En ce qui concerne les terres agricoles et sans verser dans l’excès en interdisant leur utilisation à des fins autres qu’agricoles, comme contenues dans les lois précédentes, il est possible de trouver un consensus favorable à l’institution d’un régime de protection applicable sur le terrain et éviter ainsi toute disposition contraignante à l’occupation des terres pour servir l’investissement économique et social.
La nouvelle loi devra d’abord privilégier les instruments d’urbanisme, revus et allégés, pour permettre leur élaboration dans un cadre démocratique, consensuel et dans la transparence.
Il y a lieu également de s’interesser davantage à l’achèvement de l’opération de classement des terres engagée par l’Institut national des sols de l’irrigation et du drainage, qui permettra, à moyen terme, de mieux connaître les potentialités des terres agricoles du pays.
En attendant la finalisation de cet important instrument, il est nécessaire d’instituer dans l’intervalle, au niveau de chaque commune, un zonage délimitant «à dire d’expert» les terres agricoles les plus fertiles notamment irriguées ou irrigables qu’il faudra considérer comme inconstructibles et les terres agricoles de très faibles potentialités pouvant être intégrée aux secteurs d’urbanisation. La loi devra clarifier, dans ce cadre, la procédure de déclassement des terres agricoles vers les terres urbanisables. En outre, une importance particulière devra être donnée à la rénovation du vieux bâti, à la restructuration et à la densification urbaines.

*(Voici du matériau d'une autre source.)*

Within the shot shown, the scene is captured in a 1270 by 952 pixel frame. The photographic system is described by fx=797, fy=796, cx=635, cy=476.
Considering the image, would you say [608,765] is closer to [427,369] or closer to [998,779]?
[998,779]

Les importants enjeux appellent enfin à élever le niveau de responsabilité en instituant une commission nationale composée des élus de l’Assemblée nationale, des élus locaux, des associations représentatives de la société civile et les administrations centrales concernées pour veiller à l’application de la loi.
Le mot de la fin...
Il est urgent que les pouvoirs publics ordonnent l’élaboration de la nouvelle loi, neuf mois après la promulgation de la loi n° 16-01 du 6 mars 2016 portant révision constitutionnelle. Au regard des nombreux enjeux que renferme le patrimoine foncier agricole, pour garantir la sécurité alimentaire du pays, nous sommes persuadés que cette nouvelle loi serait une opportunité historique qu’il faudra saisir. Ce sont les générations futures qui nous interpellent.